My mother is a brilliant sculptor. She once went depressively insane — full bodied and real — and I stayed with her for my first year after college to keep her from both blowing up herself and blowing up the block on which she lived—Brownstones in Philly tend to link arm and arm and what happens to one might happen to all—just ask Osage Avenue. The Philadelphia Fires. Just Google it.
I told her to leave — not just leave the foot of my bed at 3am when the 3am Crazies happened upon her, but just to leave. I told her to stop crying, to stop threatening death and to allow me to become my own person. She listened (or perhaps she was simply called) and flew to Scotland to an environmental and spiritual community to become at first a maintenance person (and then, I think, a student, a clown, and then the cook) for—give or take—five years.)

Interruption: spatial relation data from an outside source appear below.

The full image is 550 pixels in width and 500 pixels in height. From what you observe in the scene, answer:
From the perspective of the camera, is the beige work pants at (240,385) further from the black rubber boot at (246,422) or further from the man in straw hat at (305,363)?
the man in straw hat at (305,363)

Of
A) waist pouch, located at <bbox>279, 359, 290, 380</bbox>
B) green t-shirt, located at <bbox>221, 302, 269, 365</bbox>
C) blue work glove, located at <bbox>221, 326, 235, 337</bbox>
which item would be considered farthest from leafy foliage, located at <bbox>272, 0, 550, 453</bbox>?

For the sake of brevity I will just say this: I mourned my mother and felt full body and soul that I didn’t have one anymore — a mother that is. It felt easier than one might think since she had not been there for real for many years before that. She had always had my awe and admiration, but she had not always been there to be my mother.
Why do I say this here? I know why I say this here. My mother — for the duration of her motherhood — has needed to pursue her Life’s Work. And when I write need, I mean need.
She returned to the states to care for her own mother in her final days and wanted to drive with me across country where I was to teach for the summer — I won’t even get into the details of it even though I thought at first that these details were the purpose of this essay, because we stopped at Arcosanti and smelled the soil, rang the bells — she just knew that after five years we needed to re-connect. We were both broke — we made rice and beans to have tacos on the way. We feared and therefore avoided the “gators” (the busted-blown truck tires) on the road the best we could. We listened to Moby and Johnny Cash. We slowed down when mean truck drivers got up in our rear. “It’s really great becoming a graying old lady,” she said. “I get away with this kind of thing.”
She became my friend, maybe again, maybe for the first time for real, I don’t know. All I truly know is that I had my mother back, and she had just returned from 5 years of pageantry, puppetry, cooking, and healing. And when she came back she took hold of the carving tools, the patinas, the C-grip clamps, and she went again to pursue — but closer to me this time — her Life’s Work. And I felt holy-hell proud of her for it, and I learned from it, too, once again.